- Location Rajshahi District in Bangladesh
- Location: Bagmara Upazila, Rajshahi District, Bangladesh
- Date: 25 December 2015
- Target: Ahmadiyya mosque
- Attack type: Suicide bombing
- Deaths: 1 (the perpetrator)
- Injured: 3 - 10+
- Perpetrator: Islamic State of Iraq and the Levant (Probably)

= 2015 Rajshahi mosque bombing =

Suicide attack in Bangladesh in 2015

The 2015 Rajshahi mosque bombing was a suicide attack which occurred on 25 December 2015 during Friday Prayers at an Ahmadi Muslim mosque in Mochmoli village, in Bagmara Upazila, in Rajshahi District, Bangladesh. One person was killed and at least between three and ten people were injured in the attack. The single fatality was the perpetrator of the attack.

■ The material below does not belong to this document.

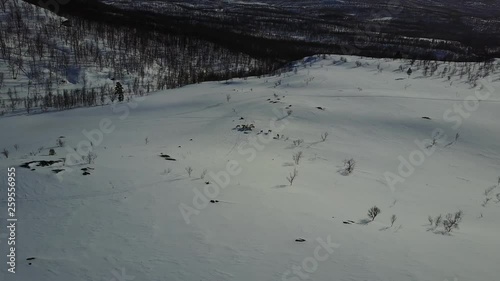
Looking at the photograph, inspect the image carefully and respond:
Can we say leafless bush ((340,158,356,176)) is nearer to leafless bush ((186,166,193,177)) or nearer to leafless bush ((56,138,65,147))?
leafless bush ((186,166,193,177))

An estimated 70 Ahmadi Muslim worshippers were inside the mosque during the Friday congregation prayers. Witness reports indicate that the bomber first entered the mosque and performed his prayers separately, at the rear end of the prayer hall. Afterwards, he moved forward close to other worshippers present at the mosque and placed his hands inside his pockets, after which the bomb exploded. The identity and motive of the perpetrator is yet unknown.

==Responsibility==
The Islamic State of Iraq and the Levant has claimed responsibility for the attack. However, locals have stated earlier that members of the Wahhabi-inspired Ahl al-Hadith Andolon Bangladesh, which runs a neighbouring mosque, may be responsible for the attack. On the other hand, local police have blamed Jamaat-ul-Mujahideen Bangladesh (JMB) for recent rise in violence, including the attack at the Ahmadiyya mosque.